Edgar Morin plaidant pour "une nouvelle inventivité politique" dans Le Monde daté 9 novembre se réfère à un proverbe turc : "Les nuits sont enceintes et nul ne connaît le jour qui naîtra". Nous parions que si l’on veut faire advenir le jour, les nuits devront être éclairées par un travail culturel d’éducation populaire car "les têtes" ne pourront magiquement "surgir dans les désastres planétaires pour le salut de l’humanité". En effet, la situation, du local au global, est telle que, pour faire naître d’autres intelligences au service d’un nouveau projet de société, l’organisation d’états généraux de la transformation sociale et politique peut et doit être mise à l’ordre du jour.

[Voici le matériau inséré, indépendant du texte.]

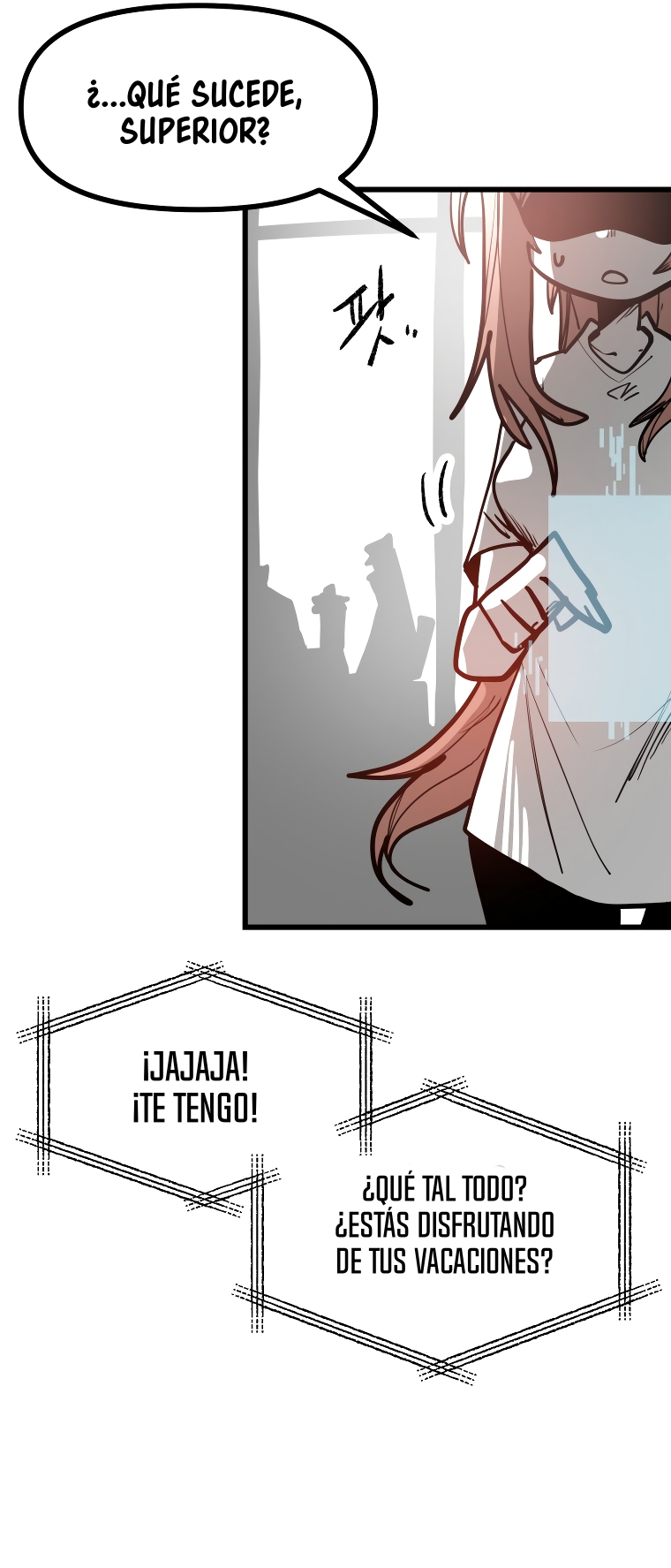 Capitulo 50 page 18
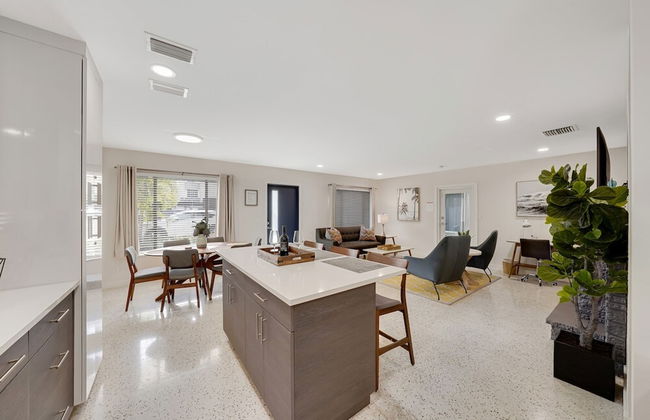 Seahorse Villa 3 in Oakland Park - Foto 34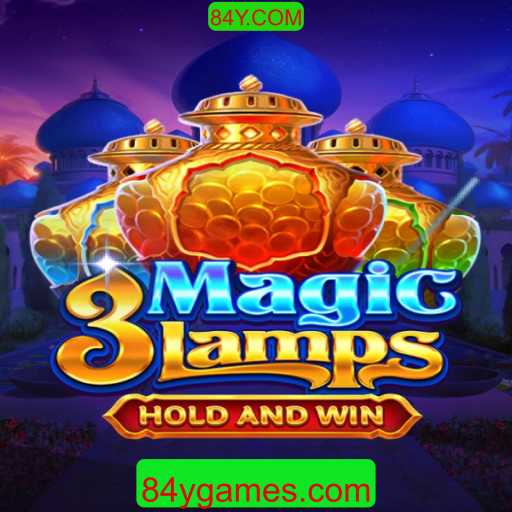Explorando o Encantador Mundo de 3MagicLamps: Um Jogo de Aventura Inovador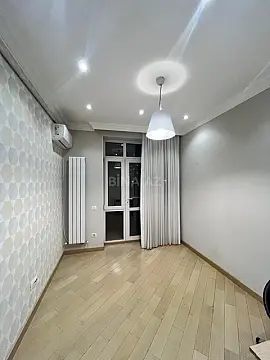 Satılır 2 otaqlı mənzil 50 m² — Bakı 2 otaq 50.00 m²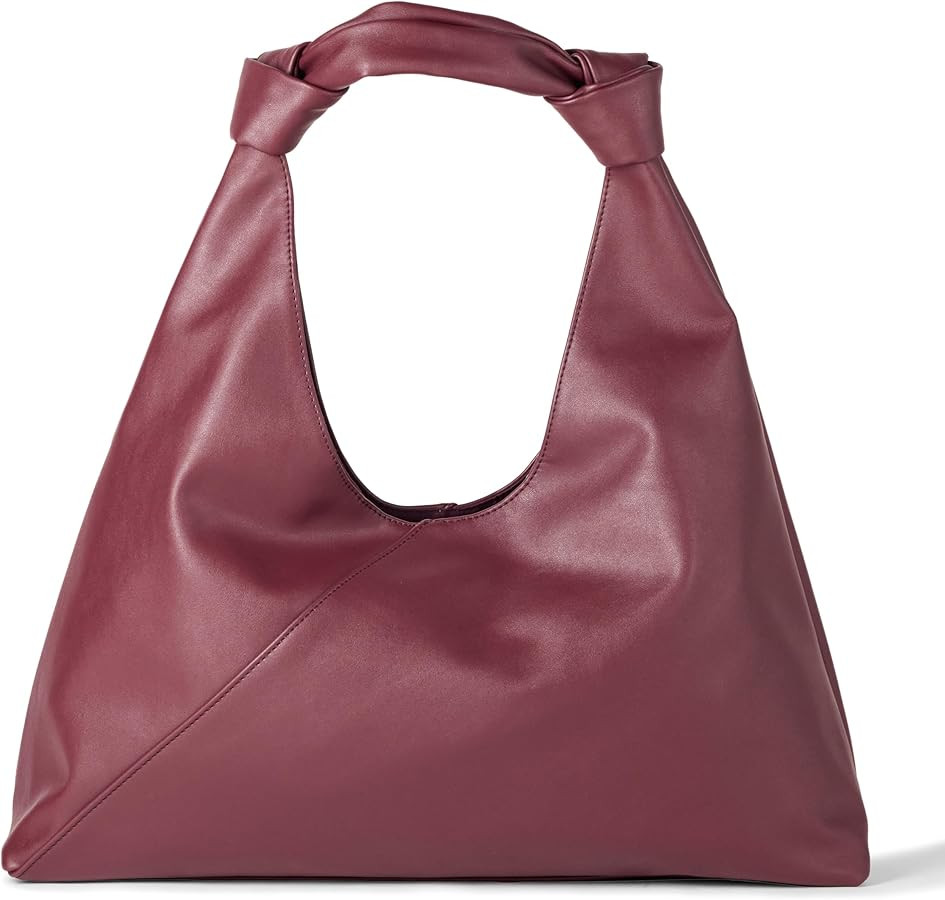 The Drop Mackenzie Knotted Hobo Tote | Amazon (US)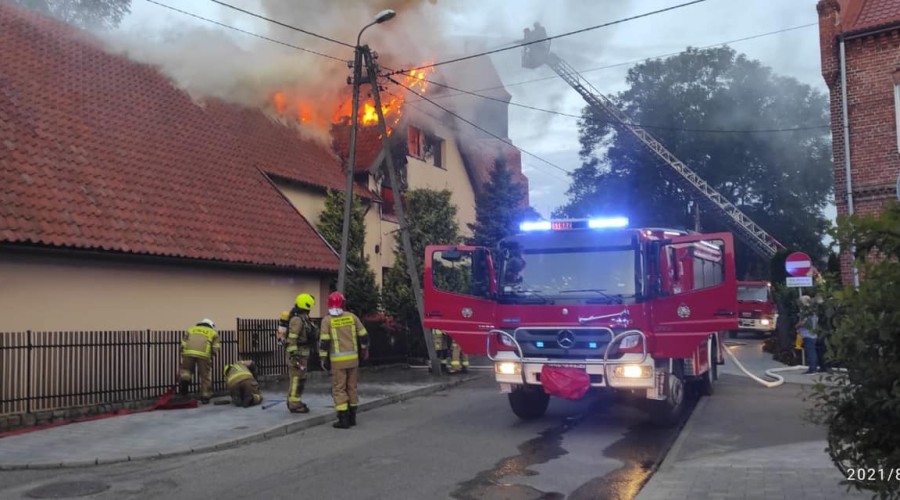 pożar nowy staw (2)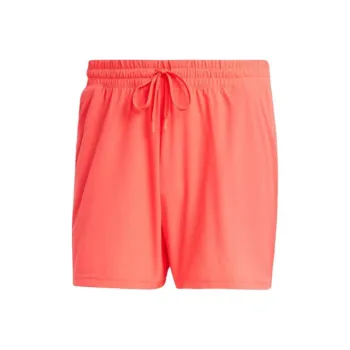 Adidas Free Shipping With AdiClub Tennis 5 Inch Ergo Shorts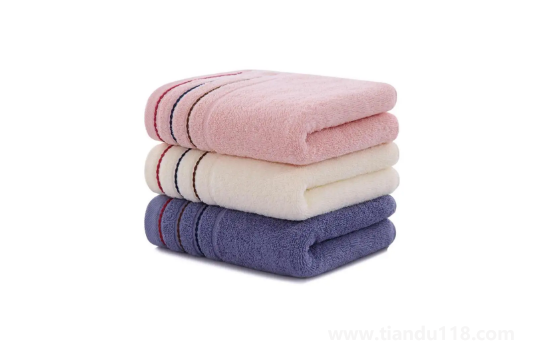 用過(guò)的毛巾變硬怎么辦1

L’éducation populaire devra y prendre toute sa place. Qui prendra l’initiative de les convoquer ?
Christian Maurel,
_ sociologue, cofondateur du collectif national Education populaire et transformation sociale
Christian Maurel a publié Education populaire et puissance d’agir. Les processus culturels de l’émancipation. (L’Harmattan, 2010).